What makes this approach work is that it’s not prescriptive. Each team interprets the metaphor in its own way. One might focus on strengthening consensus; another might double down on commitment. As they reflect, teams begin to make their own plans for growth—choosing a next step that feels right and meaningful. Sometimes they’ll stumble, other times they’ll leap forward. What matters is that they own their journey. Lyssa encourages coaches to guide with lightness and curiosity, not with guilt or pressure.

Alternative Imagery: Building the Foundation

If the tree metaphor doesn’t resonate, there’s another option: Tobias Mayer’s foundation metaphor. It emphasizes five principles: empiricism, self-organization, collaboration, prioritization, and rhythm. These are the building blocks of agile, and teams can use them to explore what’s working and what’s missing. Whether they see themselves as a growing tree or a structure in progress, the idea is the same—teams build their own pathway toward something greater.

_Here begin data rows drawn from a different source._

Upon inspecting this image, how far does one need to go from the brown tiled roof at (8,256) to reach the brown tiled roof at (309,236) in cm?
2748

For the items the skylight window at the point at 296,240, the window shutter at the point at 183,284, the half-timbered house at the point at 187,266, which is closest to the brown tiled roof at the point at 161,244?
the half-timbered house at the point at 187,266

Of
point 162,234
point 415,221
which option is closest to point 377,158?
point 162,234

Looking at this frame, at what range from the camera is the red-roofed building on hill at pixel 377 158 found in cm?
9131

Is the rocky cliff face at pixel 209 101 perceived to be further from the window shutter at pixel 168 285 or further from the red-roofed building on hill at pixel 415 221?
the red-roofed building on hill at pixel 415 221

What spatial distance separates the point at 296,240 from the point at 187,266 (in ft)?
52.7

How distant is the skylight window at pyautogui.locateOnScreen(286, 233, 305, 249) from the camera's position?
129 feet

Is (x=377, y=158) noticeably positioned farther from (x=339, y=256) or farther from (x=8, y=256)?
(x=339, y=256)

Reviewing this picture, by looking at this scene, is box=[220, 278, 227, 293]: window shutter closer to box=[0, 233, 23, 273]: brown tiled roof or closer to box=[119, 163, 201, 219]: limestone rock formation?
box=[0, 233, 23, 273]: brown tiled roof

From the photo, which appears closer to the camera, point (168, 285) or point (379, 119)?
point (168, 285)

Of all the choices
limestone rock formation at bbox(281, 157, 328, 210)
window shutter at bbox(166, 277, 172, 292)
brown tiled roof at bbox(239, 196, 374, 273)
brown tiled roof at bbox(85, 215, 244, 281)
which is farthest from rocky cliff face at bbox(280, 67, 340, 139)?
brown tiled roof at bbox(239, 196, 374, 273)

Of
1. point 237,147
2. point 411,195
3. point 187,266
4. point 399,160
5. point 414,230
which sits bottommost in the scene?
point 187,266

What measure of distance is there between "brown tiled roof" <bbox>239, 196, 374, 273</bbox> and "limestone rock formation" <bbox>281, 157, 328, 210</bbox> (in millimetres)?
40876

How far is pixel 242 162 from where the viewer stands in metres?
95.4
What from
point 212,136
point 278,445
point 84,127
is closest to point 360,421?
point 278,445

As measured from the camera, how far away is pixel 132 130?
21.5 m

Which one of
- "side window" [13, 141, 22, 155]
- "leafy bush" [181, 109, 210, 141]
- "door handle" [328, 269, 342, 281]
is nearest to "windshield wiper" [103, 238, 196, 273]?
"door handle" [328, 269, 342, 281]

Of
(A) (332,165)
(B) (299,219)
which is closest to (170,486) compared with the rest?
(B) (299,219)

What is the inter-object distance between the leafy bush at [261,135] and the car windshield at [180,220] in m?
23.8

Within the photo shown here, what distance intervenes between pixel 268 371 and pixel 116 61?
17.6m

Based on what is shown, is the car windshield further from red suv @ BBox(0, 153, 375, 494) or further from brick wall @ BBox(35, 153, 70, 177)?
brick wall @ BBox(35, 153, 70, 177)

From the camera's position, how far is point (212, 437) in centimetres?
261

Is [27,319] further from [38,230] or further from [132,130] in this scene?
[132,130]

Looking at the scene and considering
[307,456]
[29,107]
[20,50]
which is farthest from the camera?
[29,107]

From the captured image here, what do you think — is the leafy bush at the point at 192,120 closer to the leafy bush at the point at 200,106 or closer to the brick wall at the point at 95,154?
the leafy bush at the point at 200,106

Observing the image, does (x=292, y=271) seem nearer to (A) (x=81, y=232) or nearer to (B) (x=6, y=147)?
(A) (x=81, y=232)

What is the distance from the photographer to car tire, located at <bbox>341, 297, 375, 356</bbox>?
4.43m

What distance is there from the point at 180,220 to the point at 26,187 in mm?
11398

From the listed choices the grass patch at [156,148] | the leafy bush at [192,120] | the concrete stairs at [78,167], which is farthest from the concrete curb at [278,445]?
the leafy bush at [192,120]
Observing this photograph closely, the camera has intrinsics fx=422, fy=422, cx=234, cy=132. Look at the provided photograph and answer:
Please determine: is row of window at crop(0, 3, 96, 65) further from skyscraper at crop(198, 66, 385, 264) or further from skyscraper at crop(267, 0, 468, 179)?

High Performance is a Journey, Not a Finish Line

No team ever arrives at high performance and stays there forever. Life happens—people leave, roles change, organizations shift. What sets great teams apart is their ability to recover and move forward. That’s the true measure of maturity. Coaches play a crucial role in nurturing this resilience by believing in the team, guiding them through tough times, and reminding them of the potential they carry. The destination may never come, but the journey itself transforms the team—and that’s where the real value lies.

Chapter 3 – Master Yourself

The journey begins with you
Lyssa opens this chapter with a personal confession: she’s a recovering “command-and-control-aholic.” It’s a lighthearted way to introduce a serious truth—agile coaching is as much about who you are as what you do. To coach well, you need to bring your full, grounded presence to the team, not your baggage, agendas, or emotional clutter. Mastering yourself isn’t a one-time achievement; it’s a daily practice of awareness, reflection, and conscious choice. Agile teams thrive when the coach shows up with clarity and calm. And that requires inner work first.

Start with self-awareness
This chapter challenges you to look inward. How do you naturally react to conflict? What kind of language do you use without realizing the impact? Are you truly serving the team or subtly steering them to your comfort zone? Lyssa introduces the concept of your “growing edge”—the place where discomfort signals an opportunity to grow. Whether it’s your conflict style (like competing, avoiding, or accommodating) or a tendency to speak before listening, these patterns shape how effective you are as a coach. The goal isn’t perfection—it’s noticing, pausing, and choosing a better way forward.

Violent communication and emotional wake
Most of us don’t think of ourselves as using violent language, but Lyssa explains that harm can happen even in well-meaning words. Through a powerful list of reflection questions, she invites you to examine whether your communication is compassionate or unintentionally wounding. A key insight here is the idea of taking responsibility for your emotional wake—how your words and presence affect others, regardless of your intent. Agile coaching requires emotional maturity, where your focus is not on being right but on being helpful and clear.

Servant leadership in action
The idea of the coach as a servant is central in agile, but Lyssa goes deeper than the surface-level definition. She draws from Robert Greenleaf’s work to highlight the coach’s role in growing others—not just serving them but helping them become wiser, freer, and more capable. Servant leadership means listening first, making space for others to speak, and accepting people where they are. It also means letting go of ego and urgency, and resisting the urge to fix everything. This is tough work, especially for those used to control and results.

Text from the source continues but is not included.